The rest of the journey including the M5 wasn't bad, but finding our holiday hideaway the Parsonage was. It was hidden away up a rough steep stony track the car protested traversing, the sign only saying Wells 10 miles. Tricky. The house itself was very appealing, full of character and narrow windy staircases. A 21-year old cat Rosie sat on the back of a chair. The friendly proprietress did full English breakfast in a dainty ornamented breakfast room. A great view down to the nearby reservoir. Not a lot of parking space, slight challenge reversing the car to get back down the trail in. We didn't get a key for the room which caused me perhaps unnecessary unease.

We ate in Axbridge itself at the Lamb Inn, I admired its charm and antiquity and oak beams as I had a Butcombe Ale pie.
The next day (23rd October) after a good full English breakfast we survived the stress of weird road systems to get to Cheddar Gorge, and the purse survived the stress of the sizeable entrance fee for Gough's Cave. We were happily an early customer so wandered the echoey caverns without the happy sound of children hunting us. At Cheddar Gorge they handed out handsets with numbered narration for the various places, I didn't listen really. Damp, algae and lichen and even weeds growing in the artificial light. Beautiful flows of calcite, magical pools mirrors.

Right at the lowest point a helpful guide confirmed I had seen a bat, showed how translucent the stalagmites were with a green laser pointer, turned down the lights so we could see how little the original discoverers saw. Cheddar Gorge cave had some cheese being cave matured, we got some in the shops outside the caverns when we exited - we could have bought a wheel of cheese for £340 but it would take us years to eat it! Odd was a politically correct museum which argued that cannibalism is quite reasonable really. Roast leg of insurance salesman anyone?

Our lunch was less adventurous but pleasant in the nicely old Almshouse Teashop. We did a bit more history in the King John Hunting Lodge which as it dates from well after his time may not have much to do with him.
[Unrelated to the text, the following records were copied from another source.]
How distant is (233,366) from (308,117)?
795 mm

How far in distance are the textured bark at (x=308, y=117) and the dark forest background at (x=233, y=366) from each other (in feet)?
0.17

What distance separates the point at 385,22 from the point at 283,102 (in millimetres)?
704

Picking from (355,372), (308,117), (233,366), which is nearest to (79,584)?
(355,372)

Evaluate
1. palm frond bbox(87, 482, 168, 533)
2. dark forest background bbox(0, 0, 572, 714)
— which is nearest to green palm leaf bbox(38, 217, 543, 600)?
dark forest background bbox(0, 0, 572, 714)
Plenty of exhibits, and a panel to open to see wattle and daub (being able to see through the floorboards to the room below was eerie).
It had been dry if not blazing sun, but Saturday (24th) changed that. We voyaged through the rain to see Clarks Shoe Museum in Street but they failed to open! In desperation we went to Wookey Hole where so long ago I closed my eyes rather than see the 'witch'. OK the cave had some formations to admire, bridges over chasms, but it was clearly aimed at the kids including wearing a white safety helmet and queueing for ages for a free pumpkin toy! As an adult it felt tacky and twee, to a child probably magical. Wookey Hole now has dinosaurs not to climb on, over-stretched staff to get pasties and sausage rolls (not bad) from, and a gauntlet of kiddie fun to suffer before you reach the exit. A long walk across sodden meadows with toy policemen at the pedestrian crossing completes the picture.

In the evening we dined at Brewers Fayre, first time we had used that chain. Not as relaxed to order at bar instead of someone taking your order, but they fed us. More stress driving back in unfamiliar near dark missing turnings.
And then Sunday (25th) and time to return. Top avoid Coventry we headed for the M4 ignoring the Satnav advice - but our punishment was ending up in the chaos of runners in the streets of Bristol! We did escape eventually and had a simple journey back along the M4 then M25 then A1 then A505 then A10 then M11. On the way we stopped at a Macdonalds where you could order at a touch sensitive screen - smart, but also dehumanising too.